Try it:
Search the entries for the word "charset" and return every line where it is found.

--------------------

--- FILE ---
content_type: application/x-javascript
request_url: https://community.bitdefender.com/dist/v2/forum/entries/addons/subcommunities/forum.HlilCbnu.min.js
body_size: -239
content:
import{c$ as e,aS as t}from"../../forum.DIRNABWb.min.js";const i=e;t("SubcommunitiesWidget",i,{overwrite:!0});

--------------------

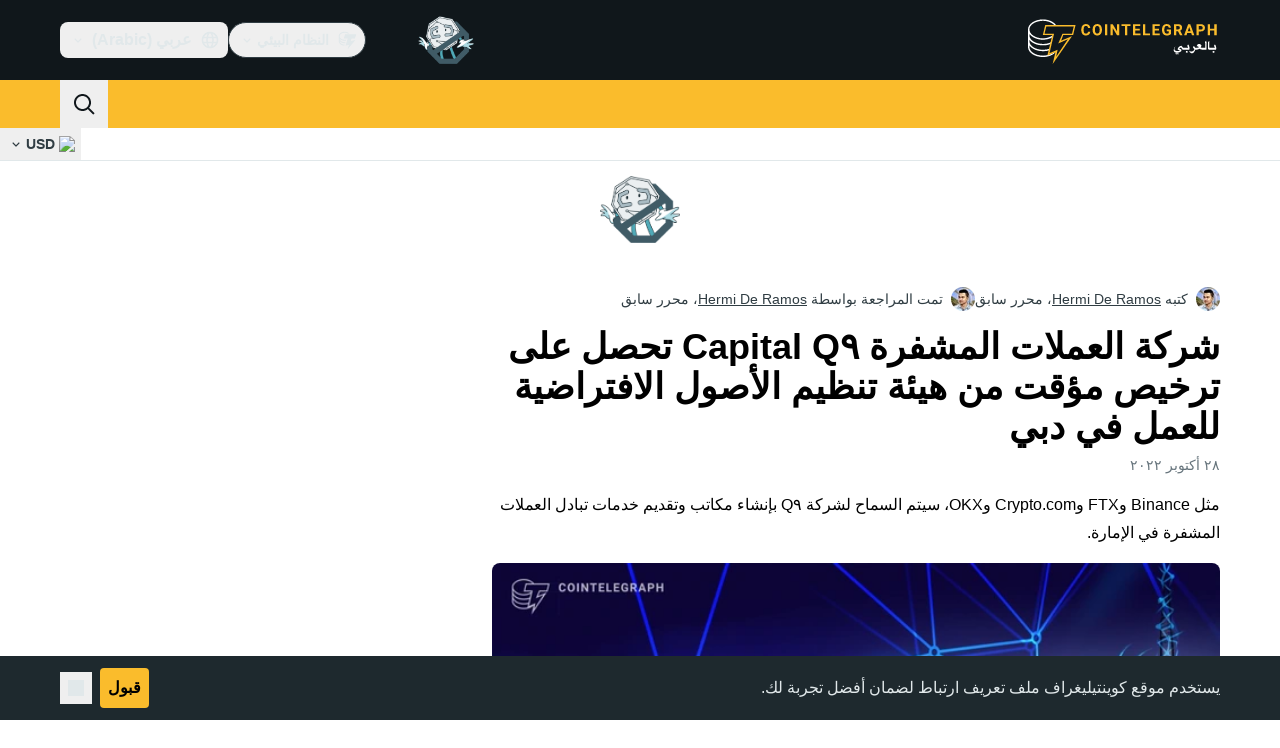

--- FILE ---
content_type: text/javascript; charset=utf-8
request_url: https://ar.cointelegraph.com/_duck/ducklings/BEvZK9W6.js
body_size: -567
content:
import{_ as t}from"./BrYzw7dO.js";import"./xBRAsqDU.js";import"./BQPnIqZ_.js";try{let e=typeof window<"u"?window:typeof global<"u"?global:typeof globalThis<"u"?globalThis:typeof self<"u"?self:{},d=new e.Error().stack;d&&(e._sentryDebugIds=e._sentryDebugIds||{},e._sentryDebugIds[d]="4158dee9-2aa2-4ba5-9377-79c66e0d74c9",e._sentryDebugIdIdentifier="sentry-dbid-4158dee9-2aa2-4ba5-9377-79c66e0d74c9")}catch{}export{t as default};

--------------------

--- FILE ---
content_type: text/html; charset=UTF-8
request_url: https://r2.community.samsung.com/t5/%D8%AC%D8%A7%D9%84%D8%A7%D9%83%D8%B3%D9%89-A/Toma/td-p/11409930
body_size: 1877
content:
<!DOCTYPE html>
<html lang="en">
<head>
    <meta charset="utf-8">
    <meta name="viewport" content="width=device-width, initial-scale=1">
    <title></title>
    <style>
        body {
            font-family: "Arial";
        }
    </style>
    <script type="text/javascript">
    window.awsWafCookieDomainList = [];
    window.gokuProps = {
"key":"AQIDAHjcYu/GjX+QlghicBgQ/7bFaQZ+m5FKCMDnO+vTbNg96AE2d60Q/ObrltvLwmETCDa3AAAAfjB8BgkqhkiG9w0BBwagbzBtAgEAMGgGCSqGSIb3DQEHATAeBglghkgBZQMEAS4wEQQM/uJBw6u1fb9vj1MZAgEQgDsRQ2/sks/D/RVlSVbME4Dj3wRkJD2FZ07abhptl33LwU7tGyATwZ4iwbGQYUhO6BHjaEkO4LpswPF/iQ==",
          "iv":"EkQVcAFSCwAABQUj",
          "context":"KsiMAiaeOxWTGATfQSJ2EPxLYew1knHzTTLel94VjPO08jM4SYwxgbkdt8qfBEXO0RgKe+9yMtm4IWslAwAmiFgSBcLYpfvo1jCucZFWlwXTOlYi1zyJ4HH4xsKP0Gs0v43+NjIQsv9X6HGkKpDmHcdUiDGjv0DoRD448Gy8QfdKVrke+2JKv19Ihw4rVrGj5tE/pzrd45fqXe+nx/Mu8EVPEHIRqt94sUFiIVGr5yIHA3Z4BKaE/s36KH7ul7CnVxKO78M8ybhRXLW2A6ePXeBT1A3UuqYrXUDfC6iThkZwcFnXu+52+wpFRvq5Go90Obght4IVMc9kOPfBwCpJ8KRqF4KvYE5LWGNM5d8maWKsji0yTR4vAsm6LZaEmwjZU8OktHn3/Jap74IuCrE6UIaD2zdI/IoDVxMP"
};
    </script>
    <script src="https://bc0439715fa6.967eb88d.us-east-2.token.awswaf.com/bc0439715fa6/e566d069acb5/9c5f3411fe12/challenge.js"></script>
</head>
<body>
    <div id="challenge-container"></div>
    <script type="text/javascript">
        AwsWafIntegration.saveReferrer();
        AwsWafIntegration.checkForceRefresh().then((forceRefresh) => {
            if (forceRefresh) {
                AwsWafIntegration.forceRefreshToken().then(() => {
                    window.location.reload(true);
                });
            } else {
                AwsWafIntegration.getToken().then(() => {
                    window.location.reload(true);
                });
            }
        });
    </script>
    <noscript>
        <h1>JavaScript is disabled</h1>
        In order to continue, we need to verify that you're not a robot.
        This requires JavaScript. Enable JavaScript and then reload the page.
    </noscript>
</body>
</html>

--------------------

Solved exercise:
content_type: text/javascript; charset=utf-8
content_type: text/html; charset=UTF-8
    <meta charset="utf-8">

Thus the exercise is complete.